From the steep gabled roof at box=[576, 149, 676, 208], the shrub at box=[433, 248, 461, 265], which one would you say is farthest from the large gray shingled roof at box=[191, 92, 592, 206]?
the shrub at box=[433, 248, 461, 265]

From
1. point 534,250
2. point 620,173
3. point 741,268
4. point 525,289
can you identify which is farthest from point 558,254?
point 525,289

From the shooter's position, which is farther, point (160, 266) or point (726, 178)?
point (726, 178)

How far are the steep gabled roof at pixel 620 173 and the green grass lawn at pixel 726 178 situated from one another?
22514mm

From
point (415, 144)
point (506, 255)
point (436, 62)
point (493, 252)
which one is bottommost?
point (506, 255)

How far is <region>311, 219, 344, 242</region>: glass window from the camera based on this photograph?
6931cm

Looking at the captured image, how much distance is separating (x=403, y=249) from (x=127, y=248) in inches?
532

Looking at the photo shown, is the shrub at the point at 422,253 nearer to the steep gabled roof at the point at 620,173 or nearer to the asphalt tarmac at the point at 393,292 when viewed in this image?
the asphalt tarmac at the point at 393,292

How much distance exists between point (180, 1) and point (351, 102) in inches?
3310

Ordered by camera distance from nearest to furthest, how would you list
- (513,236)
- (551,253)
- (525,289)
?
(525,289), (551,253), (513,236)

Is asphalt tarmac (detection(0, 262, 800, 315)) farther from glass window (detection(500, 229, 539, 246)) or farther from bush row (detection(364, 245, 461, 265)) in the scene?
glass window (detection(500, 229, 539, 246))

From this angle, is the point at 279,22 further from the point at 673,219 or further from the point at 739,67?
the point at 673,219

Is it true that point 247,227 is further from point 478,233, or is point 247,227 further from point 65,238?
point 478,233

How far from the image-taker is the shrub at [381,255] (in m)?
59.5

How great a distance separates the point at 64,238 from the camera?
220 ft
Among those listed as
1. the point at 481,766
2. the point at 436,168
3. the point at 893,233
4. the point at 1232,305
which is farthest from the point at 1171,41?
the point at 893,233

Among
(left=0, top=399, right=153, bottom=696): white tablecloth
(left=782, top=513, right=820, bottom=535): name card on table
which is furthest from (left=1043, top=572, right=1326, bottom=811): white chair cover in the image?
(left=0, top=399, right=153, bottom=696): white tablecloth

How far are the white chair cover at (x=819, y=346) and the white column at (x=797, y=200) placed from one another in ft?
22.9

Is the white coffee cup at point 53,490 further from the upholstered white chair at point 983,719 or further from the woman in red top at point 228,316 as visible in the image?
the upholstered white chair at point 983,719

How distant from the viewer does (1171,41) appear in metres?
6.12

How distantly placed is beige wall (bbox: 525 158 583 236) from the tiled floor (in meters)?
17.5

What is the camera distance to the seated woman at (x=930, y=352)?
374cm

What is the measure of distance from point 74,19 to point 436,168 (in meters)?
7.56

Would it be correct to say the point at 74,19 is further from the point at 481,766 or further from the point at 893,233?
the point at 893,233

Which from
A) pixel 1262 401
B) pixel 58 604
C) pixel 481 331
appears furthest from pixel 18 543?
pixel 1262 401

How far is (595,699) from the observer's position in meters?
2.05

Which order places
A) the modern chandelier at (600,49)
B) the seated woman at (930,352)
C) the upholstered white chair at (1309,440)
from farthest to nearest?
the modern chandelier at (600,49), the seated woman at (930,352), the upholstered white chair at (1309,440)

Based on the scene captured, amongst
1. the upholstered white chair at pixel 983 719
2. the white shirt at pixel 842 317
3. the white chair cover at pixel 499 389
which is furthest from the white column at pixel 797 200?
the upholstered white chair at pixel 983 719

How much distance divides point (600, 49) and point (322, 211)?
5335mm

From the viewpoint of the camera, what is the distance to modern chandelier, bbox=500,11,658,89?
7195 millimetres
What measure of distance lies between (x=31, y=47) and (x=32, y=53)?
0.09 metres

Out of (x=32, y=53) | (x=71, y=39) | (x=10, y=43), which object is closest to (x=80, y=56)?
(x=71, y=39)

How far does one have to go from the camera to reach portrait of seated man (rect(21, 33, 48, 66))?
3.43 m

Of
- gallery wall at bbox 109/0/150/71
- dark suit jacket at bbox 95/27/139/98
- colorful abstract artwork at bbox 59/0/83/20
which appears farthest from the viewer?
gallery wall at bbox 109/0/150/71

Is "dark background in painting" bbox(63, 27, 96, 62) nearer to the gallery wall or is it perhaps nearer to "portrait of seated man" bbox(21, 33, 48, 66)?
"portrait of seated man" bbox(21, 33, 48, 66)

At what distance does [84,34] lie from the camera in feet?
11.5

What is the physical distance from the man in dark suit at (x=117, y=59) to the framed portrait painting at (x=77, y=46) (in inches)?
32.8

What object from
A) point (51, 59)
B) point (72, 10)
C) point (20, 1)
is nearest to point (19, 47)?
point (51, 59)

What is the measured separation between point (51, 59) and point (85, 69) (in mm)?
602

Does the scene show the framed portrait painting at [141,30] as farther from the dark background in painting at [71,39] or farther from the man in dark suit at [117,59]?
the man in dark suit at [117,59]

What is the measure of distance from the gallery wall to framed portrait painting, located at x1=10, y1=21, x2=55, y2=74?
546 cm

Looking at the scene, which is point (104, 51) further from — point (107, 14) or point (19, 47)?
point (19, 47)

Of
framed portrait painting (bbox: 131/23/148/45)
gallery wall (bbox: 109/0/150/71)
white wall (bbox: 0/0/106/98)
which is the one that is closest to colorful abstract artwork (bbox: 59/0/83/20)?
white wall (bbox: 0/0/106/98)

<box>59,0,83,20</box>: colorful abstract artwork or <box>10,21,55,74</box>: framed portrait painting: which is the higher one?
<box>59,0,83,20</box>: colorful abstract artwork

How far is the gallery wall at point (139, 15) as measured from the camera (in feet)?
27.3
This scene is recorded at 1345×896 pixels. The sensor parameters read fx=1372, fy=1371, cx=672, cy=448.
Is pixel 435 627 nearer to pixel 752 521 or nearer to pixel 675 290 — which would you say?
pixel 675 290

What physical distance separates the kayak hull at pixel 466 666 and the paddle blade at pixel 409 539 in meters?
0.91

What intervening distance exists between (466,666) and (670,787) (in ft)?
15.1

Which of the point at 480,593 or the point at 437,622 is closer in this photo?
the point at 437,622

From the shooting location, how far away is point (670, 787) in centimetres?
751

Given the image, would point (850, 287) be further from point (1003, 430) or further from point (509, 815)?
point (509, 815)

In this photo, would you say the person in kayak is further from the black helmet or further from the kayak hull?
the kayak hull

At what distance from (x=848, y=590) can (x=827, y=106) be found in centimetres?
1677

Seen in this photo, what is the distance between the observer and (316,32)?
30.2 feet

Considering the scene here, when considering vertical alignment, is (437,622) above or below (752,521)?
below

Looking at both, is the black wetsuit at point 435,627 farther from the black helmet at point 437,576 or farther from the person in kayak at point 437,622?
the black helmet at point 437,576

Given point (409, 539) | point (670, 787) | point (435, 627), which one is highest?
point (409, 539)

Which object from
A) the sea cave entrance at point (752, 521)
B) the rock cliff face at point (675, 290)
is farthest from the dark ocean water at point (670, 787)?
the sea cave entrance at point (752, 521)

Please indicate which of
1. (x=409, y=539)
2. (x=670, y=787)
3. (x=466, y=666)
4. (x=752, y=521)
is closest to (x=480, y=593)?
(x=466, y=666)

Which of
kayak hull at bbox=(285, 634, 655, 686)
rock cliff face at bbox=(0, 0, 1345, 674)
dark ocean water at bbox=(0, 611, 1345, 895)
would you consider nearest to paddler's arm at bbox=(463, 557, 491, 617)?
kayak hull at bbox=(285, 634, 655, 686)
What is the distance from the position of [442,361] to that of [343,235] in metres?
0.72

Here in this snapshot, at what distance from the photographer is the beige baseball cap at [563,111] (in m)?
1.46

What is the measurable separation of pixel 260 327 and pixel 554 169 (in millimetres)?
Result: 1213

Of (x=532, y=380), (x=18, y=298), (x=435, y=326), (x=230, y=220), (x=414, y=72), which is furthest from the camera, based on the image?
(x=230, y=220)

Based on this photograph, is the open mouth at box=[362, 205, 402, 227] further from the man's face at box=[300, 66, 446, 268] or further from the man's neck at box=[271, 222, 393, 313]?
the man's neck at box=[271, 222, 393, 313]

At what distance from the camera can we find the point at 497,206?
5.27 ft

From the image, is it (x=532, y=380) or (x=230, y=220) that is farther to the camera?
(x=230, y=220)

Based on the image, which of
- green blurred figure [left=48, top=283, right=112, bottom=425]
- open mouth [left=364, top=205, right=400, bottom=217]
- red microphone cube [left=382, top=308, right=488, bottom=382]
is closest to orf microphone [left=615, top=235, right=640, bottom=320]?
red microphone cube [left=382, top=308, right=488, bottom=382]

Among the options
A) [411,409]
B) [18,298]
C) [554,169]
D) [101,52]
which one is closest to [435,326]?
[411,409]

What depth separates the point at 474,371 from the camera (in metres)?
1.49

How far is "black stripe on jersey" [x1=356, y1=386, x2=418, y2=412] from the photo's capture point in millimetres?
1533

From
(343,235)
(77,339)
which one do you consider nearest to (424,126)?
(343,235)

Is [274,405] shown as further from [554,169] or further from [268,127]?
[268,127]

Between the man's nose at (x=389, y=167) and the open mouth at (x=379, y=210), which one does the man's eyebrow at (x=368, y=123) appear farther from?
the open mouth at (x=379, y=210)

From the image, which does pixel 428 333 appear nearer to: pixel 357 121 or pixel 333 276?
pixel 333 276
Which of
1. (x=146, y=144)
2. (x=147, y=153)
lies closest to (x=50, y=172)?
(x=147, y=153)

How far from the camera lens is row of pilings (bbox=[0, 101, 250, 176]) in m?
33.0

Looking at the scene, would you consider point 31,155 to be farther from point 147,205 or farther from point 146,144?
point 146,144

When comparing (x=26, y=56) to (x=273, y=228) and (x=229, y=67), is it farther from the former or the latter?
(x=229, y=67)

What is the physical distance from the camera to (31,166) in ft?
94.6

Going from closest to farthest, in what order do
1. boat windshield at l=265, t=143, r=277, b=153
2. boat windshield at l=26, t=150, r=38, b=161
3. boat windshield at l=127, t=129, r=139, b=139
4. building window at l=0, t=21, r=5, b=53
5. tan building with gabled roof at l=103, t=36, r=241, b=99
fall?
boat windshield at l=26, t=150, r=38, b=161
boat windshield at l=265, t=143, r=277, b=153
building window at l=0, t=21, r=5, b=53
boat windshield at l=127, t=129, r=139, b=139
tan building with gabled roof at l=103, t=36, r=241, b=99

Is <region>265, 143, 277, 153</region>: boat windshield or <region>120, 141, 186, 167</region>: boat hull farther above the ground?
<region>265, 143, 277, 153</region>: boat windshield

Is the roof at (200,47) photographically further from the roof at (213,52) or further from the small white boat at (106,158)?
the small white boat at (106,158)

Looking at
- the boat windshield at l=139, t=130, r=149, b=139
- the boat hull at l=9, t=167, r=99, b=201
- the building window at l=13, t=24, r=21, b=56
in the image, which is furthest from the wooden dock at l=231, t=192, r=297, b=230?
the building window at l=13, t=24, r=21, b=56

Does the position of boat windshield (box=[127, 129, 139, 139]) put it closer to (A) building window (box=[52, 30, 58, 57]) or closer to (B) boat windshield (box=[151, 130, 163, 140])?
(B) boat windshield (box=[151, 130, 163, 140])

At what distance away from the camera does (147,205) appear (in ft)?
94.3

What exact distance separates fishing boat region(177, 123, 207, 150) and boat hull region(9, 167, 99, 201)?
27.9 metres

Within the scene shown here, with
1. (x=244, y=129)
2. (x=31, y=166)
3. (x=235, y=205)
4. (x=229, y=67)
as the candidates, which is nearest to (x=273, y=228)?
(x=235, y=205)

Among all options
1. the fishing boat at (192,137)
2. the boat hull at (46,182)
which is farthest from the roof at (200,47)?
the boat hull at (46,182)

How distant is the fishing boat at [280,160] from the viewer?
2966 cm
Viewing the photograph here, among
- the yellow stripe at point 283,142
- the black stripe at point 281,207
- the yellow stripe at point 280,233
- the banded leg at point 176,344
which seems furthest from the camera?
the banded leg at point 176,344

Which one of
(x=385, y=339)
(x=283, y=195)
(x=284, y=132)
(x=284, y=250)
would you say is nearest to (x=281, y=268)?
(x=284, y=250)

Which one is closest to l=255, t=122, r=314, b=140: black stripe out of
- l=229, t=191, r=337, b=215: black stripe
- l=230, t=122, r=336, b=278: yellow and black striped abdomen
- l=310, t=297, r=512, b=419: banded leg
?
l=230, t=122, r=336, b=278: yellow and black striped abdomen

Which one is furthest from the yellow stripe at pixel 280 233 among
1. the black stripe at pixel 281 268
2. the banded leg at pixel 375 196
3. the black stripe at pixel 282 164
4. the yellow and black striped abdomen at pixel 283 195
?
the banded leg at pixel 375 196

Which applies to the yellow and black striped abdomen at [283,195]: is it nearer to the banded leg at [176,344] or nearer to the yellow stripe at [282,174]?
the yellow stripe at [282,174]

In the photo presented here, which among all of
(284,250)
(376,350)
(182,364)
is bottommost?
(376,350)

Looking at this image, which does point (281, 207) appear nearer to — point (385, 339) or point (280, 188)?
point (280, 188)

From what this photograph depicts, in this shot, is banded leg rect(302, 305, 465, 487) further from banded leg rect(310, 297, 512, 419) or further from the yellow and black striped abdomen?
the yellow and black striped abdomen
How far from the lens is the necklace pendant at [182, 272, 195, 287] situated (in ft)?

- _Directive_: Reproduce nothing but the lines from the line containing "Which one of" to the last line of the data, each exactly as written.

- _Solution below_:
Which one of
(x=385, y=339)
(x=283, y=195)
(x=284, y=132)
(x=284, y=250)
would you say is nearest to (x=281, y=268)?
(x=284, y=250)

Which one is closest to l=255, t=122, r=314, b=140: black stripe out of
- l=229, t=191, r=337, b=215: black stripe
- l=230, t=122, r=336, b=278: yellow and black striped abdomen
- l=310, t=297, r=512, b=419: banded leg
?
l=230, t=122, r=336, b=278: yellow and black striped abdomen

Which one is furthest from the yellow stripe at pixel 280 233 among
1. the black stripe at pixel 281 268
2. the banded leg at pixel 375 196
3. the black stripe at pixel 282 164
4. the yellow and black striped abdomen at pixel 283 195
?
the banded leg at pixel 375 196

Which applies to the yellow and black striped abdomen at [283,195]: is it nearer to the banded leg at [176,344] or nearer to the yellow stripe at [282,174]?
the yellow stripe at [282,174]

In the photo presented here, which among all of
(284,250)
(376,350)
(182,364)
is bottommost?
(376,350)

Looking at this image, which does point (281, 207) appear nearer to — point (385, 339) or point (280, 188)?
point (280, 188)

From what this photograph depicts, in this shot, is banded leg rect(302, 305, 465, 487) further from banded leg rect(310, 297, 512, 419) or further from the yellow and black striped abdomen?
the yellow and black striped abdomen
How far from the lens is the necklace pendant at [182, 272, 195, 287] situated (in ft)?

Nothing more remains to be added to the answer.